Capstone Extension Guide¶
Page Maps¶
graph LR
family["Python Programming"]
program["Python Meta-Programming"]
section["Capstone"]
page["Capstone Extension Guide"]
capstone["Capstone evidence"]
family --> program --> section --> page
page -.applies in.-> capstone
flowchart LR
orient["Orient on the page map"] --> read["Read the main claim and examples"]
read --> inspect["Inspect the related code, proof, or capstone surface"]
inspect --> verify["Run or review the verification path"]
verify --> apply["Apply the idea back to the module and capstone"]
Read the first diagram as a timing map: this guide is for a named pressure, not for wandering the whole course-book. Read the second diagram as the guide loop: arrive with a concrete question, use only the matching sections, then leave with one smaller and more honest next move.
This guide explains how to extend the capstone without making it pedagogically muddy.
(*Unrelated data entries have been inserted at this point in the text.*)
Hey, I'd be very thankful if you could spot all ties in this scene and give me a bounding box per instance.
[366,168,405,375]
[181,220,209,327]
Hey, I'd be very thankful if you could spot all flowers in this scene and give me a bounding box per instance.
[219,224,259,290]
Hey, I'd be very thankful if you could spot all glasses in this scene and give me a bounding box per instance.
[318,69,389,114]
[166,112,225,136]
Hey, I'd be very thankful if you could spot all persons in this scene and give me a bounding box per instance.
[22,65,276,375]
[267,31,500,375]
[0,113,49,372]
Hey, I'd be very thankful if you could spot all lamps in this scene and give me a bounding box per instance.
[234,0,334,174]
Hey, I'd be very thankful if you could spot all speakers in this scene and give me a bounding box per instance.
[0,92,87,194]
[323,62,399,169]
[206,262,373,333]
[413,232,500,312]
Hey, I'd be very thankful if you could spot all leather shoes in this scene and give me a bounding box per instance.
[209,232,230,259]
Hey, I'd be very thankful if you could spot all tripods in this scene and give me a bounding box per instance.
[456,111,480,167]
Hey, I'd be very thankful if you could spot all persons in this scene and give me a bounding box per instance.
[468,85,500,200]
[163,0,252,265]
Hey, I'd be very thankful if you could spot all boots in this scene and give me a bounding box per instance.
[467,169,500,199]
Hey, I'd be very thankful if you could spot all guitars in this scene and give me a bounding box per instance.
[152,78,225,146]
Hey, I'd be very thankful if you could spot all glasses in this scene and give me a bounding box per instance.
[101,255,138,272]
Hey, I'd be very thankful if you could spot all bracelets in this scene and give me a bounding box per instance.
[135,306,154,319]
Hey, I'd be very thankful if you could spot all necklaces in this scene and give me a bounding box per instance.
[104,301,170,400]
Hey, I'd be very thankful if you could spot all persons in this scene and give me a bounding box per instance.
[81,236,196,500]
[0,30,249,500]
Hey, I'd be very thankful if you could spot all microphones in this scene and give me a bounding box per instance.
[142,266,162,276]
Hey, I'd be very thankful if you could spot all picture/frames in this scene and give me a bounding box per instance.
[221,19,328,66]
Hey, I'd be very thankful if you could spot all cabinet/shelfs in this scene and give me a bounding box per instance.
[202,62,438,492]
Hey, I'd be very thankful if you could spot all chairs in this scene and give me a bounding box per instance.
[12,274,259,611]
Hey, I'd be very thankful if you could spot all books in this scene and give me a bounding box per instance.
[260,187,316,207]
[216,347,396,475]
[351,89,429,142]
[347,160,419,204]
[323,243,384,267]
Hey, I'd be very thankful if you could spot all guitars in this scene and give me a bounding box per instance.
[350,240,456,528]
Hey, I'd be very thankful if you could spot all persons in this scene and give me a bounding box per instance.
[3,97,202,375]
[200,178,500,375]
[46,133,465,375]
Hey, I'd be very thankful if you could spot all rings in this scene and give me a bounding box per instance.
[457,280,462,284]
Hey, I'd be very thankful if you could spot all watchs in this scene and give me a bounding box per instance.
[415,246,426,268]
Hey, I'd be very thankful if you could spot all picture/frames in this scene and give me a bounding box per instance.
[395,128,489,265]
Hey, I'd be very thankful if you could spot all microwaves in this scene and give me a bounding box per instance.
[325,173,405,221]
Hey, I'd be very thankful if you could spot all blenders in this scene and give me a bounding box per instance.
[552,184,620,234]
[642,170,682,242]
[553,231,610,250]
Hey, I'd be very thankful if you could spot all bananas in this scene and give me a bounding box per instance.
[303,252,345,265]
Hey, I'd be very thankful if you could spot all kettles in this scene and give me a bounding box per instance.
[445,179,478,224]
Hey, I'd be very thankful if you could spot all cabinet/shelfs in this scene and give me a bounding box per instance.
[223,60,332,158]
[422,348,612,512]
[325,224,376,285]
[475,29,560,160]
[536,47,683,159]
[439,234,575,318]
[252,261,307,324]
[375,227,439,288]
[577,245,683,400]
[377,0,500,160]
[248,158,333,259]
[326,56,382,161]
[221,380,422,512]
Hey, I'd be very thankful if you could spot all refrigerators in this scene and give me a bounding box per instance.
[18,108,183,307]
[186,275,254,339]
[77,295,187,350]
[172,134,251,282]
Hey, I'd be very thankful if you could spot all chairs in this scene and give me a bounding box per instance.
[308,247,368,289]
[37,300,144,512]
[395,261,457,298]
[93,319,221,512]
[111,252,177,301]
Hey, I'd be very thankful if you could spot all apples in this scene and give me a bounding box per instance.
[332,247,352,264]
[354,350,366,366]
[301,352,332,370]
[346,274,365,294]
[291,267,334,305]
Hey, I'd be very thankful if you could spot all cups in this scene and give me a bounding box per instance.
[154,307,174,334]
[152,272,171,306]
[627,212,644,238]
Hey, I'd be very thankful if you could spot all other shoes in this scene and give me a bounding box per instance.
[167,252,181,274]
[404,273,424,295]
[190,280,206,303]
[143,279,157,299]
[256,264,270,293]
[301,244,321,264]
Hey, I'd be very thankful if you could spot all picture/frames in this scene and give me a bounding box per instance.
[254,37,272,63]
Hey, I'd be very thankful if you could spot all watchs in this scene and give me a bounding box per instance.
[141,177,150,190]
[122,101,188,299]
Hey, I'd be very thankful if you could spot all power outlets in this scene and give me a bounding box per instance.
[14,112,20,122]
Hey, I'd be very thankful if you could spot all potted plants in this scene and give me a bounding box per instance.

The rule is to keep one extension attached to one clear ownership boundary.
Start by extension type¶
| If you are adding... | Start with | Prove it with |
|---|---|---|
| a new plugin | plugins.py |
make plugin, make trace, and runtime tests |
| a new field type | fields.py |
make field and field tests |
| a new action | one plugin method plus @action |
make action, make trace, and runtime tests |
Safe extension categories¶
Add a new plugin¶
Edit plugins.py, add one concrete subclass, and prove that registration, manifest
export, and invocation all work without changing metaclass internals.
Add a new field type¶
Edit fields.py, add a new descriptor specialization, and prove coercion and manifest
shape before using it in a plugin.
Add a new action¶
Edit one plugin method, use @action, and prove the wrapper preserves signature and
history recording.
Unsafe extension patterns¶
- adding metaclass behavior before trying a class decorator or plain function
- making manifest generation execute plugin methods
- hiding registry resets or test isolation inside unrelated helper code
Review rule¶
Every extension should answer:
- why this layer owns the change
- why a lower-power layer was insufficient
- what new proof was added to keep the runtime observable
- which local capstone guide or review bundle changed as a result
What not to do during an extension¶
- Do not widen the metaclass when a plugin, field, or action layer still owns the change.
- Do not skip the public route and jump straight to tests.
- Do not leave the local guides unchanged if the guided route has really changed.